[Selected excerpt Boundary: Start]

Frequent Sub-structure Based Approaches for Classifying Chemical Compounds

Mukund Deshpande, Michihiro Kuramochi, Nikil Wale, and George Karypis
IEEE Trans. Knowl. Data Eng. 17(8): 1036-1050, 2005
Download Paper
Computational techniques that build models to correctly assign chemical compounds to various classes of interest have many applications in pharmaceutical research and are used extensively at various phases during the drug development process. These techniques are used to solve a number of classification problems such as predicting whether or not a chemical compound has the desired biological activity, is toxic or non-toxic, and filtering out drug-like compounds from large compound libraries.

[Selected excerpt Boundary: End]
[Source data Boundary: Start]

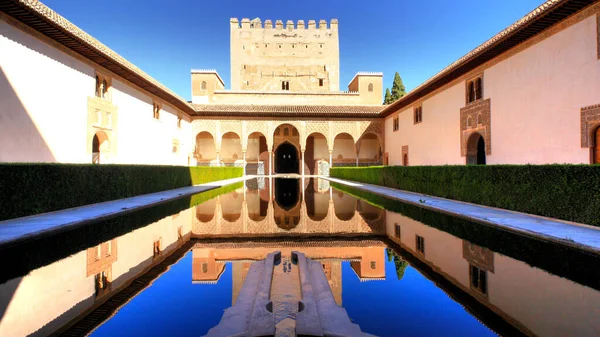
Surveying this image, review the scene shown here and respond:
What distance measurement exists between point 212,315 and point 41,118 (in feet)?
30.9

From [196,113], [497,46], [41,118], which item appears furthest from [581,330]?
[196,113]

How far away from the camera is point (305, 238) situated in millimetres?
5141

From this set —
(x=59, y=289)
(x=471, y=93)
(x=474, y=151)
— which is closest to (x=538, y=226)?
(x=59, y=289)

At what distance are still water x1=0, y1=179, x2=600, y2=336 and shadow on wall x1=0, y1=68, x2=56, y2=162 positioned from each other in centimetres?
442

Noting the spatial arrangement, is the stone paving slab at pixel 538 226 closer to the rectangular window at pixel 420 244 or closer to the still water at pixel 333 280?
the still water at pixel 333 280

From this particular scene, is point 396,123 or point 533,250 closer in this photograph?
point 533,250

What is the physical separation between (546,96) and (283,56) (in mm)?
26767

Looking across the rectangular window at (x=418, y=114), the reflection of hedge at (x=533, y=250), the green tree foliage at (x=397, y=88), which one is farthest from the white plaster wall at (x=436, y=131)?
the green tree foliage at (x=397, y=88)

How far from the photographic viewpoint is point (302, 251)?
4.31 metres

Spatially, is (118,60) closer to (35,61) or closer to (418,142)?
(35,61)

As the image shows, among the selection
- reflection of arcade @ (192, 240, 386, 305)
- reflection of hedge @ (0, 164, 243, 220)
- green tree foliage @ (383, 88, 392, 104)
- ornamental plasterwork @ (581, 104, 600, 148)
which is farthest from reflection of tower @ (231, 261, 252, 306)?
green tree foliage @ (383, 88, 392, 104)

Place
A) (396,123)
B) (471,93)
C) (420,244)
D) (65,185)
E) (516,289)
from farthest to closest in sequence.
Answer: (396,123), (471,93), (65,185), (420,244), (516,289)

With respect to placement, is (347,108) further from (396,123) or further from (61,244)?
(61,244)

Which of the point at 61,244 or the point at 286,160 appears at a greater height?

[Source data Boundary: End]

**Explore the material**
1. Print the part of the paper summary that runs from "Mukund Deshpande, Michihiro" to "large compound libraries.".
2. Using the paper summary, decide whether each statement agrees with it, answering yes or no and quoting the words that settle it.
(a) The paper was published in volume 17 of IEEE Trans. Knowl. Data Eng.
(b) The techniques are used at only one phase of the drug development process.
(c) Predicting whether a chemical compound is toxic is one of the classification problems mentioned.
3. Answer these questions from the paper summary.
(a) How many authors are listed?
(b) In what year was the paper published?
(c) What kind of compounds are filtered out from large compound libraries?

**Expected results**
1.
Mukund Deshpande, Michihiro Kuramochi, Nikil Wale, and George Karypis
IEEE Trans. Knowl. Data Eng. 17(8): 1036-1050, 2005
Download Paper
Computational techniques that build models to correctly assign chemical compounds to various classes of interest have many applications in pharmaceutical research and are used extensively at various phases during the drug development process. These techniques are used to solve a number of classification problems such as predicting whether or not a chemical compound has the desired biological activity, is toxic or non-toxic, and filtering out drug-like compounds from large compound libraries.

2.
(a) Yes: "IEEE Trans. Knowl. Data Eng. 17(8): 1036-1050, 2005"
(b) No: "are used extensively at various phases during the drug development process"
(c) Yes: "is toxic or non-toxic"

3.
(a) Four
(b) 2005
(c) Drug-like compounds